Based on the provided data, GXAI maintains extremely low capital expenditures, with only $2.6K spent in 2026Q1, which may suggest that the company is relying on third-party infrastructure or capitalized software development costs rather than traditional physical asset investment to support its gaming and AI ecosystem.
While the low CapEx/Revenue ratio might appear favorable, it warrants further investigation into whether the company is under-investing in the proprietary technology necessary to maintain a competitive moat. The lack of significant capital investment suggests that the primary cost burden is shifted entirely to operating expenses, further pressuring the company's liquidity.

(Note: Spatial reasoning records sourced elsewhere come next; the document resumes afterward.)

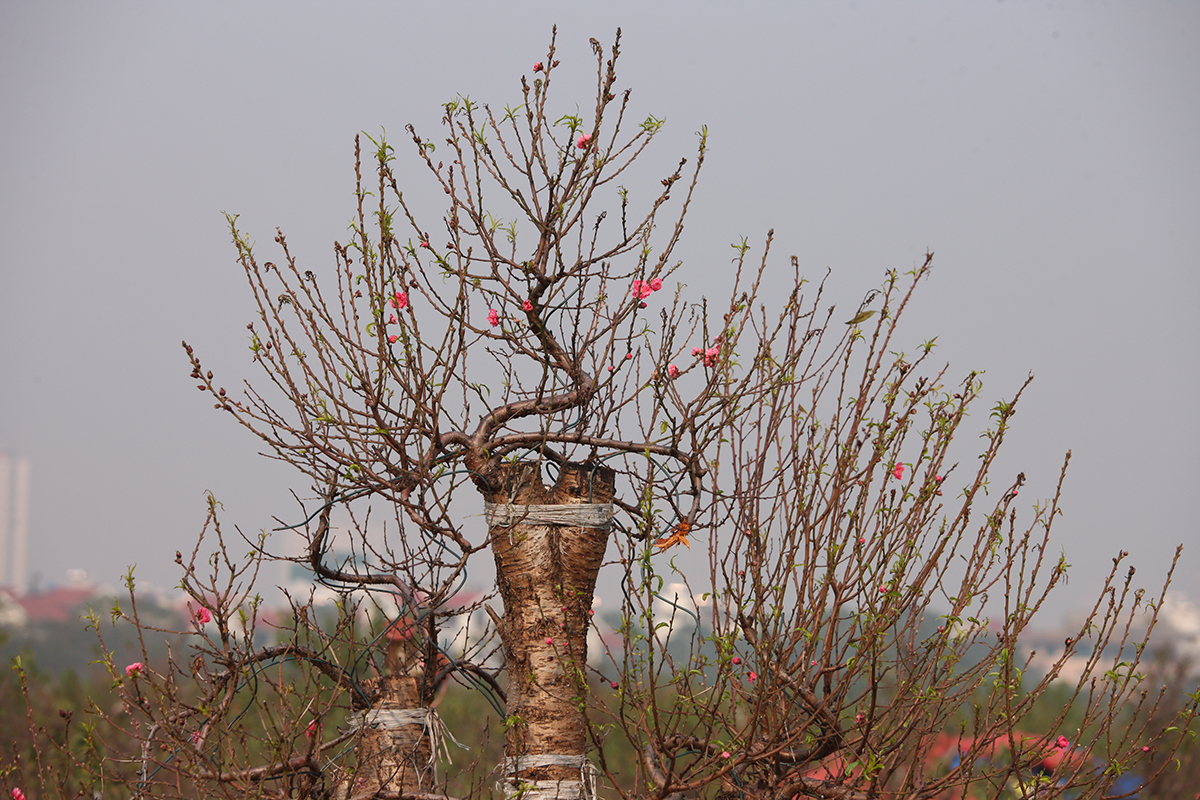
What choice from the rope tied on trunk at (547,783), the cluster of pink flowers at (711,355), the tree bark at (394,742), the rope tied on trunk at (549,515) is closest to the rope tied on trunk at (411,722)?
the tree bark at (394,742)

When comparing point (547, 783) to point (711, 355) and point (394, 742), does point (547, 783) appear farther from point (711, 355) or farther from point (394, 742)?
point (711, 355)

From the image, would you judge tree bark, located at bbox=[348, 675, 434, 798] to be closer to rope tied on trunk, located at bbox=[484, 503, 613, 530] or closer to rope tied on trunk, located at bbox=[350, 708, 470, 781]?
rope tied on trunk, located at bbox=[350, 708, 470, 781]

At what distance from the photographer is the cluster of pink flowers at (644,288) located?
3.35 meters

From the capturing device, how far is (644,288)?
A: 335 cm

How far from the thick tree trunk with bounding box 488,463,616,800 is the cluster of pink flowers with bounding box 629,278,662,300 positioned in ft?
2.08

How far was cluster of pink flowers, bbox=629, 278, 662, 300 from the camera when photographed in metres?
3.35

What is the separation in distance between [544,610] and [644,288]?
1.18m

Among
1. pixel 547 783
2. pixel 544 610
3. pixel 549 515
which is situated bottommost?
pixel 547 783

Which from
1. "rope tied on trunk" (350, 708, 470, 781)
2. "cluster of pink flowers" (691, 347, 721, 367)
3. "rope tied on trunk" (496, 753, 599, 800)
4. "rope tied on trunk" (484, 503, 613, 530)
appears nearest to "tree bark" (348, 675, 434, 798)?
"rope tied on trunk" (350, 708, 470, 781)

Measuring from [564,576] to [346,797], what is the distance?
1033 mm

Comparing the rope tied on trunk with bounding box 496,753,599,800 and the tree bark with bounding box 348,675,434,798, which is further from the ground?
the tree bark with bounding box 348,675,434,798

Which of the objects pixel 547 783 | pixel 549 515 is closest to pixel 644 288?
pixel 549 515

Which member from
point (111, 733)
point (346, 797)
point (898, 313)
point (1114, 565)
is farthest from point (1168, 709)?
point (111, 733)

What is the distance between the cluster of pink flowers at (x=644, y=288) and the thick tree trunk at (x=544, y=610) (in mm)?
635
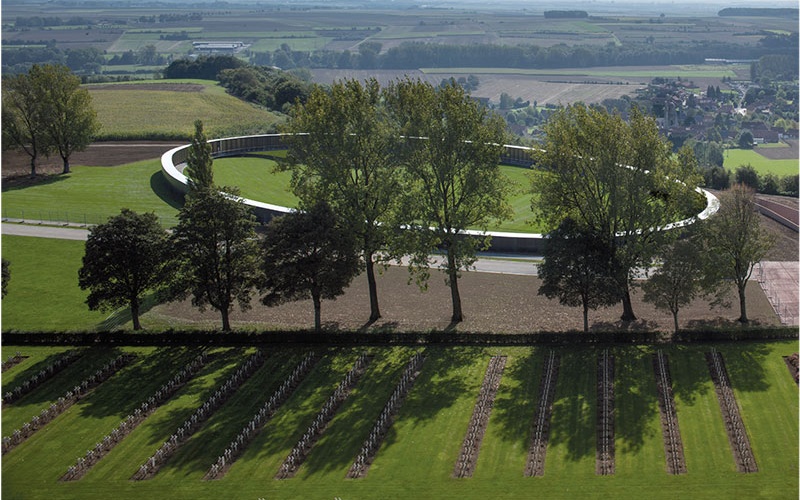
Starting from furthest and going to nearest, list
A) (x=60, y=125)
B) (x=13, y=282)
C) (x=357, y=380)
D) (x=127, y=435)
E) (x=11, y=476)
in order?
(x=60, y=125)
(x=13, y=282)
(x=357, y=380)
(x=127, y=435)
(x=11, y=476)

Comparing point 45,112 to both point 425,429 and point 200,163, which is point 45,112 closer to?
point 200,163

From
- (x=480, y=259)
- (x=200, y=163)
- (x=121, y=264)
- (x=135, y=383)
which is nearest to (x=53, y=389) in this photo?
(x=135, y=383)

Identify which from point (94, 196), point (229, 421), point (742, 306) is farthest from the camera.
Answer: point (94, 196)

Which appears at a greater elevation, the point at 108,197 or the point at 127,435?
the point at 108,197

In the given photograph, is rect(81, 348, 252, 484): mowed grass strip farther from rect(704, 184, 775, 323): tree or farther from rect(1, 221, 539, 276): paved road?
rect(704, 184, 775, 323): tree

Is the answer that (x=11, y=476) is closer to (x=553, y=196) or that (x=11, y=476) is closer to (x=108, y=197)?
(x=553, y=196)

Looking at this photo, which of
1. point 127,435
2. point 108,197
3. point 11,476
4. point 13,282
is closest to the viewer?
point 11,476

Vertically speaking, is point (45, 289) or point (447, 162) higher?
point (447, 162)

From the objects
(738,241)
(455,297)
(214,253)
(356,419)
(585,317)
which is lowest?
(356,419)

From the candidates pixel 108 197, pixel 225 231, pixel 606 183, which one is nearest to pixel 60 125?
pixel 108 197
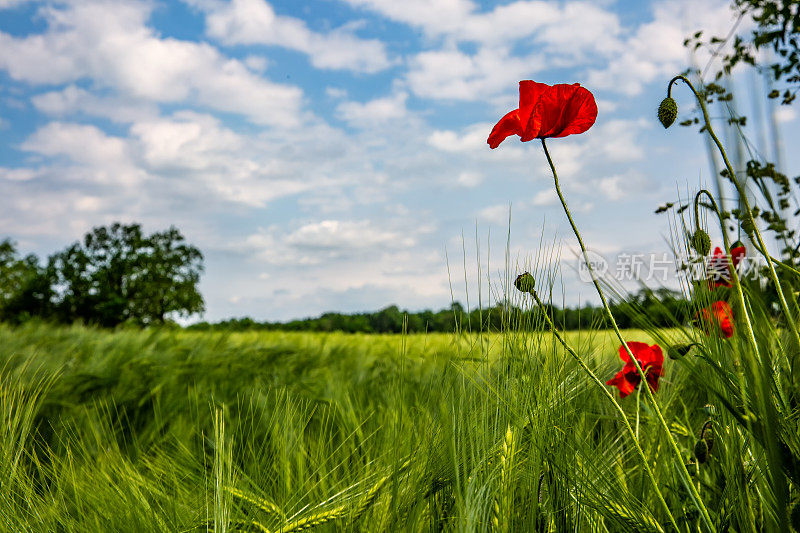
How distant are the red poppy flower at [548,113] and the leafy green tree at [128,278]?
19.2 m

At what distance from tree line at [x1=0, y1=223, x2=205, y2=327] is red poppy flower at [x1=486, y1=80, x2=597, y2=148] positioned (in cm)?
1948

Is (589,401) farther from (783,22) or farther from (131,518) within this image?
(783,22)

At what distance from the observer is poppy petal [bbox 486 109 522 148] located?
0.91 meters

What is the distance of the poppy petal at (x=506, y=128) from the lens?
2.97 ft

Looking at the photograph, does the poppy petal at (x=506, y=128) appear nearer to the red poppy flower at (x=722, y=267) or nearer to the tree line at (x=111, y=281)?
the red poppy flower at (x=722, y=267)

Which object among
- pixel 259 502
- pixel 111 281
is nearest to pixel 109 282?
pixel 111 281

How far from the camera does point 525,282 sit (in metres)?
0.86

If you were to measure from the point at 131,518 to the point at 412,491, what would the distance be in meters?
0.50

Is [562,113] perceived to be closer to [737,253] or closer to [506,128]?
[506,128]

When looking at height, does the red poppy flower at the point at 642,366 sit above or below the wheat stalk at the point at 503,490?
above

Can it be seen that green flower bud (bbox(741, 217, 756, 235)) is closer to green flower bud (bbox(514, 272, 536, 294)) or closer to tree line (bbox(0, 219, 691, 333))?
green flower bud (bbox(514, 272, 536, 294))

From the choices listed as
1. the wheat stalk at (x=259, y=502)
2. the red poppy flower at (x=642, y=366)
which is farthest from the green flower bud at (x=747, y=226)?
the wheat stalk at (x=259, y=502)

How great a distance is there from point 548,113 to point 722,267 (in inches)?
18.7

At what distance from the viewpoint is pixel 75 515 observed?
1289 mm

As indicated by historical cash flow data, GXAI exhibits significant volatility in working capital changes, including a $219.0K outflow in 2026Q1, which suggests that the company's cash management is highly sensitive to the timing of its operational cycles and potential delays in collecting revenue from digital asset sales.
The erratic nature of these working capital swings implies that the company lacks a predictable cash conversion cycle, which is common for early-stage firms reliant on lumpy NFT or digital asset revenue. This instability adds another layer of risk to the company's already precarious cash position.
Based on reported figures, GXAI utilizes stock-based compensation to manage its talent costs, with $53.9K recorded in 2026Q1, a practice that effectively obscures the true cost of human capital while simultaneously diluting existing shareholders to preserve the company's limited cash reserves for essential operating expenses.
While SBC is a standard tool for early-stage tech firms, its use here highlights the company's inability to pay competitive cash salaries for the specialized engineering talent required for its AI pivot. This reliance on equity-based incentives may indicate that the company's cash-burn profile is even more severe than the headline operating cash flow suggests.
Quick answers to the most common questions about buying GXAI stock.
Gaxos.ai Inc. (GXAI) generated $-3.9M in net cash from operating activities in 2025. This reflects the cash generated directly from core business operations.
Gaxos.ai Inc. (GXAI) reported negative free cash flow of $4.4M in 2025, indicating capital requirements exceeded cash from operations.
Gaxos.ai Inc. (GXAI) spent $0.6M on capital expenditures in 2025. CapEx represents the cash invested in physical assets like property, plant, and equipment to maintain or grow the business.